Cassandra
It’s been six months since he left.
Six months since my heart shattered.
Two months since the last letter.
I count the time like scars on a wall.
Every morning I wake to silence.
Every night I fall asleep with nothing but his ghost in my bed.
And in between—I read this.
Over and over until the paper is soft as cloth, until the ink has bled from my tears.
I unfold it now, hands trembling like the first time I saw his handwriting after he left. The words are jagged, rushed, stained in the corner with something I pretend isn’t blood.
Butterfly,
I don’t know if this one will make it to you. They lose things out here. Sometimes on purpose, sometimes because the world is cruel. If it doesn’t, I guess I’m talking toghosts. If it does, then you’re holding a piece of me in your hands right now, and maybe that’s enough to get me through the next day.
I dream about you every time I close my eyes. Doesn’t matter where I am, doesn’t matter what’s happening outside, you’re always there. Sometimes it’s the chapel. Sometimes it’s the bridge. Sometimes it’s just you, syrup on your lips and laughter in your throat, looking at me like I’m something worth keeping alive.
You should know something. War has teeth, Butterfly. It chews and chews, and most men don’t come back whole. Maybe I won’t either. Maybe I already didn’t. But even broken—I’m still yours. I always was.
I keep the necklace around my neck like a chain. It burns sometimes. Reminds me that if I don’t crawl back, I die knowing I was loved by you, even if I never deserved it.
I don’t know when I’ll get to send another letter. Don’t wait by the door for me. Live. Breathe. Laugh. But if you ever feel like the world is empty, look up at the night sky and find me there. I’ll be the shadow that refuses to leave you alone.
I love you. More than war. More than life. More than the man I used to be.
—Dax
The paper shakes in my hands. My breath stutters.
I’ve read it a hundred times and it still rips me open like the first.
Six months gone.
Two months since those words and the only thing keeping me upright is the way his last three still echo like gunfire in my head.
I love you.
Six months.
Six months since he left.
Two months since his words last touched me and tonight, they taste like ash in my mouth.
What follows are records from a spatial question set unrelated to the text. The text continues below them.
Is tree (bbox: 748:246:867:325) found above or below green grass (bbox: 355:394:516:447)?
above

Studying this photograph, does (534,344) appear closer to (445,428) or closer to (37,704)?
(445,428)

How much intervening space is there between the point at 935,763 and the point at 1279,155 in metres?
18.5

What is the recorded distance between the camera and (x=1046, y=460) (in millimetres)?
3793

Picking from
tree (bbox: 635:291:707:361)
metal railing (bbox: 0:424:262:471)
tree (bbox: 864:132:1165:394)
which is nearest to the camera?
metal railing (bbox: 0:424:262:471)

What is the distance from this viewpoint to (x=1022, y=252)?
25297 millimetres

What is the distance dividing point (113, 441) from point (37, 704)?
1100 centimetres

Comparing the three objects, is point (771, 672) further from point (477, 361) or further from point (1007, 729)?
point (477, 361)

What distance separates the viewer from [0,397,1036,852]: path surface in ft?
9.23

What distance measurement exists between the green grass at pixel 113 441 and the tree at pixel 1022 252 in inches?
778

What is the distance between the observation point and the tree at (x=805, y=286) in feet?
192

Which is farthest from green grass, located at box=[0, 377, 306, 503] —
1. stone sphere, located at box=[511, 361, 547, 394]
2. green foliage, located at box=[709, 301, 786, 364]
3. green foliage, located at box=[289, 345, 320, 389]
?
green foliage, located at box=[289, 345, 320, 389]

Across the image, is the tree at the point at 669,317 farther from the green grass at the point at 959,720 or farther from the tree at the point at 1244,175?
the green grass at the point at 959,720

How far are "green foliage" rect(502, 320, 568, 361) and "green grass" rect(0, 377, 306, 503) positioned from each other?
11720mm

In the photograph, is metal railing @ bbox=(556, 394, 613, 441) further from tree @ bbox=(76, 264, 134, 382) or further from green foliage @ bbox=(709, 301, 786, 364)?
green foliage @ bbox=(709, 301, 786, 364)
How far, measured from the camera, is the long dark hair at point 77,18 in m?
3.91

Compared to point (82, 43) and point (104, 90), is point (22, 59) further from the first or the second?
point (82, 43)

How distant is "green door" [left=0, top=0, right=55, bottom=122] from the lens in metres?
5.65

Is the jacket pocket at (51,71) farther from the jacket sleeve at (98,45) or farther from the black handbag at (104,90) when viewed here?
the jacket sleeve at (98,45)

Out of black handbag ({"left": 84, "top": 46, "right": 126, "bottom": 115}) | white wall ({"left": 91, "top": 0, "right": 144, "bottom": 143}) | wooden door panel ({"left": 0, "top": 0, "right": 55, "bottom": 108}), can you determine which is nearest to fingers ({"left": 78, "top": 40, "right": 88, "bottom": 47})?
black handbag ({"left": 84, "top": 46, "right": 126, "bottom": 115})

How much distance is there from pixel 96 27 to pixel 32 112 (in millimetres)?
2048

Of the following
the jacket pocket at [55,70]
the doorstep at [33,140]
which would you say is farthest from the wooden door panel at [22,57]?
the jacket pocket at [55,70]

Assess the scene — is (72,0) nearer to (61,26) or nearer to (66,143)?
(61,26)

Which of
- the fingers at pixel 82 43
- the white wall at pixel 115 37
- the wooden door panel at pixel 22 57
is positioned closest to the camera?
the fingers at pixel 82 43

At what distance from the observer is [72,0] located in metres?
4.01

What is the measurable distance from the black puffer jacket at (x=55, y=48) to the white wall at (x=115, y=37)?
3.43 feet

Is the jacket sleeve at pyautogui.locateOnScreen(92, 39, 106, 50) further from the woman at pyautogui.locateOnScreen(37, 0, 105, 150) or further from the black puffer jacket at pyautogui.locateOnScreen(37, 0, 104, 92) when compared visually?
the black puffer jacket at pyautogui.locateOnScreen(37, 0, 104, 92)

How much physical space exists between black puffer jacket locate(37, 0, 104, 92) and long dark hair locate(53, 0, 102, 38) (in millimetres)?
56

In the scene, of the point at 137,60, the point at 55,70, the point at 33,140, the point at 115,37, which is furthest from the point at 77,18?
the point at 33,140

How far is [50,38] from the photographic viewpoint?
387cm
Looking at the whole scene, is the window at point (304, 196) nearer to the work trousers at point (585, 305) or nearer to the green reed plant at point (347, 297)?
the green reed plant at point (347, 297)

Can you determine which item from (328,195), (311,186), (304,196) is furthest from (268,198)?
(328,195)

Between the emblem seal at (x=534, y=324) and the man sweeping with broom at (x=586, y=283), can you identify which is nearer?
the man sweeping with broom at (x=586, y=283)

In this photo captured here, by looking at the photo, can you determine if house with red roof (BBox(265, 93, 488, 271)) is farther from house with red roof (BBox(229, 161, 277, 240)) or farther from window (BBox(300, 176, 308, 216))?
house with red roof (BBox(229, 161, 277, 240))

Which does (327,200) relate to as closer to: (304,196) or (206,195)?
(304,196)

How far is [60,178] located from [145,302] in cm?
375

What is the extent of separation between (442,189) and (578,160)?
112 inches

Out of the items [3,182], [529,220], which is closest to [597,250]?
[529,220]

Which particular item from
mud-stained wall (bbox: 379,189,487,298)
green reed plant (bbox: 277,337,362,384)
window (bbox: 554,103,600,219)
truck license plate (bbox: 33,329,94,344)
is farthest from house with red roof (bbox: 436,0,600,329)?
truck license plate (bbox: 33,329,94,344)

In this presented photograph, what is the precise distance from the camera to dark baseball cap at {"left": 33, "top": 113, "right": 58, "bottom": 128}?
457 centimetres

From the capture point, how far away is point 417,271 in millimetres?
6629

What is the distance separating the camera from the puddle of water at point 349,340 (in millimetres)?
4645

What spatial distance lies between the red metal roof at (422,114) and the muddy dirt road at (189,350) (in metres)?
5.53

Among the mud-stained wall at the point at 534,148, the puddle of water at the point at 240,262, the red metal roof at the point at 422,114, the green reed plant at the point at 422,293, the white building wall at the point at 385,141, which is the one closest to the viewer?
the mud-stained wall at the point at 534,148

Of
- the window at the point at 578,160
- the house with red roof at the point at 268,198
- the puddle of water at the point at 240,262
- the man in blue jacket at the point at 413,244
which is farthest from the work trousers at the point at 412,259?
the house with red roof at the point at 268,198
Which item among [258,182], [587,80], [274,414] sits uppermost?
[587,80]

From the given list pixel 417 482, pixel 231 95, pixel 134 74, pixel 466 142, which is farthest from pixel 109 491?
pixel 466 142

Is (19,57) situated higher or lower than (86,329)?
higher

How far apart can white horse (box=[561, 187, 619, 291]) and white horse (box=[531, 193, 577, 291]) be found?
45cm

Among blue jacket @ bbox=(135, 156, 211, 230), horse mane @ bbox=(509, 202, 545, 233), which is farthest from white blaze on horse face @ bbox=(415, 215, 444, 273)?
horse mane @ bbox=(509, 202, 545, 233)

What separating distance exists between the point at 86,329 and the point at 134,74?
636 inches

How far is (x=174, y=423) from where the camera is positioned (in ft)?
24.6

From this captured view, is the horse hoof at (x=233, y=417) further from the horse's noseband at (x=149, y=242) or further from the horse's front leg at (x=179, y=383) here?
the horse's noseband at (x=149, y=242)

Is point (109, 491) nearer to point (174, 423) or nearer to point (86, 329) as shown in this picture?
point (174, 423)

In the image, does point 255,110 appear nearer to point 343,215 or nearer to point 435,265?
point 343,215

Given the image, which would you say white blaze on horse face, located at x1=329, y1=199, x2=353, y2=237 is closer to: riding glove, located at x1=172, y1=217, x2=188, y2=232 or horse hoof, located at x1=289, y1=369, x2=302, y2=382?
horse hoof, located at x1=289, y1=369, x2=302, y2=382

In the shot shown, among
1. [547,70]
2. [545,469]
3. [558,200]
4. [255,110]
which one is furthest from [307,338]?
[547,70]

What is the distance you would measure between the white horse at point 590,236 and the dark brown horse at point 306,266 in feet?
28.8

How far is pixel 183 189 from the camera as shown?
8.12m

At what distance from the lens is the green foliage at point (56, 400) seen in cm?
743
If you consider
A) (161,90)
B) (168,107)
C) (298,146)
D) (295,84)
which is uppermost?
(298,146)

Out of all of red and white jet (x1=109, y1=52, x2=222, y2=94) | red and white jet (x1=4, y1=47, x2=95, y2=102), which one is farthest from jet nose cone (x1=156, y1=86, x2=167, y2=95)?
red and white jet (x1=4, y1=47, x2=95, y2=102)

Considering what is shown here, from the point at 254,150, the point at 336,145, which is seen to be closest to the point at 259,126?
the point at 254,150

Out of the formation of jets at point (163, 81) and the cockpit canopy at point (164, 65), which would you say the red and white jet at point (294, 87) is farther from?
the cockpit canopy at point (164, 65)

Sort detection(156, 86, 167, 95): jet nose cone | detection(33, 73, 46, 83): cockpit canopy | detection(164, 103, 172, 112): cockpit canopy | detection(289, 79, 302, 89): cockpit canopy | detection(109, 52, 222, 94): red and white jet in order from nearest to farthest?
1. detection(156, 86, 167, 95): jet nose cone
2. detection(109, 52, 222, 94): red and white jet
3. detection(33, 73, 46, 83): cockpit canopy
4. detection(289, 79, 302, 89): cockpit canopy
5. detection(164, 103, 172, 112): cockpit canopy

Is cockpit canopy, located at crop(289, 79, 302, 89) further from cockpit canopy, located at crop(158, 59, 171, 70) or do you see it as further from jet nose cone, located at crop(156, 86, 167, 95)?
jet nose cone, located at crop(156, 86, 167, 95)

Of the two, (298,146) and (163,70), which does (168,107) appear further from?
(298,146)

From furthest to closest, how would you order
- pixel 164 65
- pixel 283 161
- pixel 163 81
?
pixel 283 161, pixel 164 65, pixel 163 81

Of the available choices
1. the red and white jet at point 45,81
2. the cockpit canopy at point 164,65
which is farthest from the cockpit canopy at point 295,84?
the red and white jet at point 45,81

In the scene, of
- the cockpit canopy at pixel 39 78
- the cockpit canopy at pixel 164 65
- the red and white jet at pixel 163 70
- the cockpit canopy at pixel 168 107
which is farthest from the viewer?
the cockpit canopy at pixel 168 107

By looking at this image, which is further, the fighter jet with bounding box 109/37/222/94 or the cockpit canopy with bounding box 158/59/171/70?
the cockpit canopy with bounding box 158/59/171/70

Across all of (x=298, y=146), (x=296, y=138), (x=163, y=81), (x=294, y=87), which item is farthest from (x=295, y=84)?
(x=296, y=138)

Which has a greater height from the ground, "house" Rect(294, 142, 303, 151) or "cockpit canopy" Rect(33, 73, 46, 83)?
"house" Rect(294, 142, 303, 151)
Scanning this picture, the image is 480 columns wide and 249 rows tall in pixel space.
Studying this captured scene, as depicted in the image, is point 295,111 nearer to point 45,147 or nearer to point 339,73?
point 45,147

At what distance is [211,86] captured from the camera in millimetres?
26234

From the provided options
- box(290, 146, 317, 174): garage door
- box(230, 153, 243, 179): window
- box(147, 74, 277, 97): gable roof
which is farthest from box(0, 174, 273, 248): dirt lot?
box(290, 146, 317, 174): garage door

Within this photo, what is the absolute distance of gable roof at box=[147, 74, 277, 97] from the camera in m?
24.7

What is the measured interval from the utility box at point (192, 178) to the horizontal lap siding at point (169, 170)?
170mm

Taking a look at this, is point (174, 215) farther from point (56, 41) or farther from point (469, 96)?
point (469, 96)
I read his letter again until the ink blurs, until his voice turns to static in my head—I’ll come back. Always. Even if I have to crawl.
My fingers shake so hard I tear the edge of the paper. I can’t breathe without pressing it to my chest like maybe his heart’s still in there, maybe if I hold it hard enough it will beat but silence answers.
It always fucking answers.
I don’t realise I’m crying until the paper stains darker, until my throat burns raw from whispering his name over and over like prayer, like curse.